The comparative reading in the GCC collective defence analysis is directly relevant. When the GCC declared “attack on all” during the Iran crisis, not one soldier moved. The quintet’s founders watched that outcome. They built the new architecture around the assumption that a coalition whose largest binding commitment is a bilateral Saudi-Pakistan agreement, rather than a multilateral clause, is more likely to be honoured than one whose signatures multiply the deniability. The bet is that fewer members with harder commitments outperforms more members with softer ones. The bet is untested. The Chinese diplomatic accommodation catalogued in the Hormuz language coverage and the Beijing outreach in Faisal’s China visit reflect the same underlying calculation: Riyadh is compounding partnerships rather than concentrating them.
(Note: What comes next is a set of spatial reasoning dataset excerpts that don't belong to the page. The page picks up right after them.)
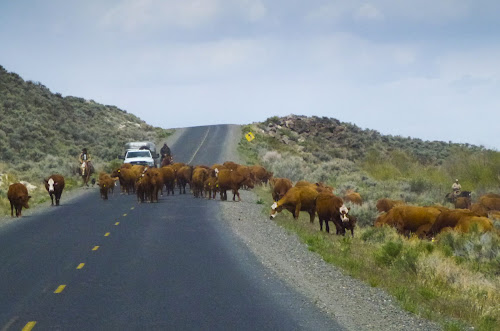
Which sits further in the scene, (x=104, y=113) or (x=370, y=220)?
(x=104, y=113)

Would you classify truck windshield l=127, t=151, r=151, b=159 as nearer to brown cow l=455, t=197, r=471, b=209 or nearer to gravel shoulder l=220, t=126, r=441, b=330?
brown cow l=455, t=197, r=471, b=209

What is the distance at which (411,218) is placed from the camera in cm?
2236

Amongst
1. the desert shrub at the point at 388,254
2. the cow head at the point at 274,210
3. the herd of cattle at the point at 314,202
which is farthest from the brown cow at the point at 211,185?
the desert shrub at the point at 388,254

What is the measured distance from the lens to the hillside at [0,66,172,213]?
161 ft

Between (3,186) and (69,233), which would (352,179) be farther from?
(69,233)

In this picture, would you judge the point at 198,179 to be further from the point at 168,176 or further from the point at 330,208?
the point at 330,208

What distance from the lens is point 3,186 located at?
36.9 meters

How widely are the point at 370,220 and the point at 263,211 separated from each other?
4365mm

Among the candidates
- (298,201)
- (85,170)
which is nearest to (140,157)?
(85,170)

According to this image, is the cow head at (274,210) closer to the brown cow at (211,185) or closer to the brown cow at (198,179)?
the brown cow at (211,185)

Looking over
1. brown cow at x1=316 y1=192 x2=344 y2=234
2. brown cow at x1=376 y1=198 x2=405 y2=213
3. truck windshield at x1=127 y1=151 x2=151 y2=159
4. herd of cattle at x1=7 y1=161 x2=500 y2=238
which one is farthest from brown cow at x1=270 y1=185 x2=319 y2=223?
truck windshield at x1=127 y1=151 x2=151 y2=159

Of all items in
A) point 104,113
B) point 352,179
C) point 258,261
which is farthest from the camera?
point 104,113

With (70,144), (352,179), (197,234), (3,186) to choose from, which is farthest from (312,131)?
(197,234)

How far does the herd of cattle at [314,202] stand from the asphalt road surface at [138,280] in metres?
2.96
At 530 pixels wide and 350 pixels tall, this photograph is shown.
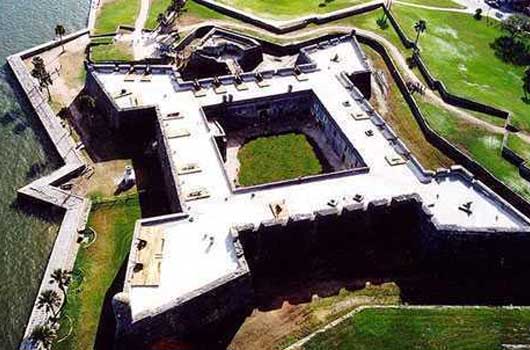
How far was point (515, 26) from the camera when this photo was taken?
11862 cm

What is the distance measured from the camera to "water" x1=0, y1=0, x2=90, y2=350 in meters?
60.3

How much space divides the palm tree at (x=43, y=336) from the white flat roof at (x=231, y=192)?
8708mm

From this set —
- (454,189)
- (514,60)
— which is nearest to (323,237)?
(454,189)

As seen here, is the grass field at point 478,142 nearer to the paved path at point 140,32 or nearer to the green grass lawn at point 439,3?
the green grass lawn at point 439,3

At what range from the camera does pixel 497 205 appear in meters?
67.5

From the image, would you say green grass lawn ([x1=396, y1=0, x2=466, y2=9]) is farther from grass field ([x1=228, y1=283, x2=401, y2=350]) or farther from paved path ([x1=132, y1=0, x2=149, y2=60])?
grass field ([x1=228, y1=283, x2=401, y2=350])

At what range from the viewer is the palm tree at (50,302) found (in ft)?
180

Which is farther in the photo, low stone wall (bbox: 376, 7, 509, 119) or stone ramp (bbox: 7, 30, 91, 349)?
low stone wall (bbox: 376, 7, 509, 119)

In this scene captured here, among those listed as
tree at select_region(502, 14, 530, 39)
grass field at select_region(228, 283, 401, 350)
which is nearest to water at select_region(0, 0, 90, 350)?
grass field at select_region(228, 283, 401, 350)

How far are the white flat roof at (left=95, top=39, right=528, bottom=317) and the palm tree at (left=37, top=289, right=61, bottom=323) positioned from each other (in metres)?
8.33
Frequently Asked Questions

What is the legal status of the Saudi-Pakistan Strategic Mutual Defence Agreement, and has Pakistan’s Parliament ratified it?

The September 2025 agreement was signed at the executive level and has not been submitted to Pakistan’s National Assembly for formal treaty ratification as of July 2, 2026, according to Islamabad-based analysts at the Institute of Strategic Studies Islamabad. Under Pakistan’s 1973 Constitution, executive defence agreements bind the government but not the state absent parliamentary approval — a distinction that becomes operative only if a future government seeks to disavow the clause. No ratification legislation has been tabled.

Has the UAE issued any formal response to the quintet’s formation?

Abu Dhabi’s Ministry of Foreign Affairs and International Cooperation has not issued a press statement referring to the quintet by name. Emirati state media outlets — The National and WAM — have covered the individual FM meetings as bilateral events without characterising them as a coalition. The one substantive Emirati commentary came from Sultan Mohammed Al-Nuaimi of the Emirates Center for Strategic Studies in March 2026, whose remarks focused on GCC internal architecture rather than the quintet directly.

Does the quintet have any economic or trade dimension beyond security coordination?

Working-level discussions on a Saudi-Egypt-Pakistan trilateral trade facilitation mechanism were reported by Dawn on May 8, 2026, focused on remittance corridors and food-security procurement — Saudi wheat and rice imports routed through Egyptian and Pakistani suppliers. Turkey is a separate track under the existing Turkey-Gulf Cooperation Council Free Trade Agreement framework, dormant since 2005 but revived in Fidan’s April 2026 Antalya remarks. No consolidated economic charter exists.

Which regional states have declined observer status or been declined observer status in the quintet?

Jordan requested informal association in April 2026 through King Abdullah II’s diplomatic advisor and was politely deferred, according to two Amman-based sources cited by Middle East Eye — Riyadh cited Jordanian dependency on US security assistance as an incompatibility. Iraq’s foreign ministry indicated interest through Fuad Hussein’s office; the response referred Baghdad to bilateral tracks. Oman, characteristically, has neither requested nor been offered any role, preserving its mediation neutrality with Iran.